# [BRANO SCELTO]
╔══
Nel nostro paese, non esiste formalmente l’obbligo ad andare a scuola: ad essere obbligatoria è l’istruzione, come sottolinea l’articolo 30 della Costituzione, e sono i genitori che decidono se demandare il compito a un’istituzione pubblica o privata o se occuparsene in prima persona. In questo caso, secondo l’art. 111 del Testo Unico in materia di istruzione per le scuole di ogni ordine e grado del 1994, devono soltanto dimostrare di averne la capacità tecnica ed economica e comunicarlo alle autorità competenti. Basta insomma notificare la decisione al dirigente scolastico del territorio di residenza e fornire la documentazione del programma svolto a casa alla scuola di competenza, che “vigila” sull’effettiva preparazione del minore.
╚══
# [ATTIVITÀ PROPOSTE]
1) Spiega, in una-tre frasi e in base al brano sull'obbligo di istruzione, perché in Italia i genitori possono occuparsi in prima persona dell'istruzione dei figli.
2) Prosegui il brano sull'obbligo di istruzione dopo l'ultima frase riportata.

# [ESTRATTO DEL DATASET]
╔══
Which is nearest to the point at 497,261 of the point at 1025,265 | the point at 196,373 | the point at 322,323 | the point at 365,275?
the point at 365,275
╚══
╔══
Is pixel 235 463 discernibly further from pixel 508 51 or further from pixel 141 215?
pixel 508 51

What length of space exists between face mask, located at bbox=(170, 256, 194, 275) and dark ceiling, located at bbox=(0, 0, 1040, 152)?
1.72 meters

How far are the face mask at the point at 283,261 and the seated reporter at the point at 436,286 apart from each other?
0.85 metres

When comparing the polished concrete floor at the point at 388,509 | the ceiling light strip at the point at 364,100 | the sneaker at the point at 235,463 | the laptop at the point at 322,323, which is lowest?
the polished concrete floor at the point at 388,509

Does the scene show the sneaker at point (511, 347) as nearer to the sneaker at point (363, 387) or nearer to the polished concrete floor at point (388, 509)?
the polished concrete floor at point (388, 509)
╚══
# [RISULTATI PER COMPITO]
1) In Italia non è obbligatorio andare a scuola, ma ricevere un'istruzione, come sottolinea l'articolo 30 della Costituzione. Per questo spetta ai genitori decidere se affidare il compito a un'istituzione pubblica o privata o se occuparsene direttamente.

2)
Convinti che non esistano soltanto i libri di testo, i genitori homeschooler utilizzano gli stimoli della vita quotidiana per spaziare dal gioco alla matematica, dall’inglese alla cucina, lasciando i loro piccoli Emile liberi di esplorare il mondo che li circonda. «I bambini hanno capacità innate che vengono soffocate dal sistema scolastico, che li condiziona sin dalla prima infanzia e ne reprime i talenti – afferma Francesca (nome di fantasia) di Torino – con l’istruzione parentale non siamo noi a imporre delle nozioni ma sono loro che ci guidano con le loro domande: è un brainstorming continuo, in cui tutto diventa occasione per una lezione, dalla gita per raccogliere castagne al laboratorio sulle erbe spontanee».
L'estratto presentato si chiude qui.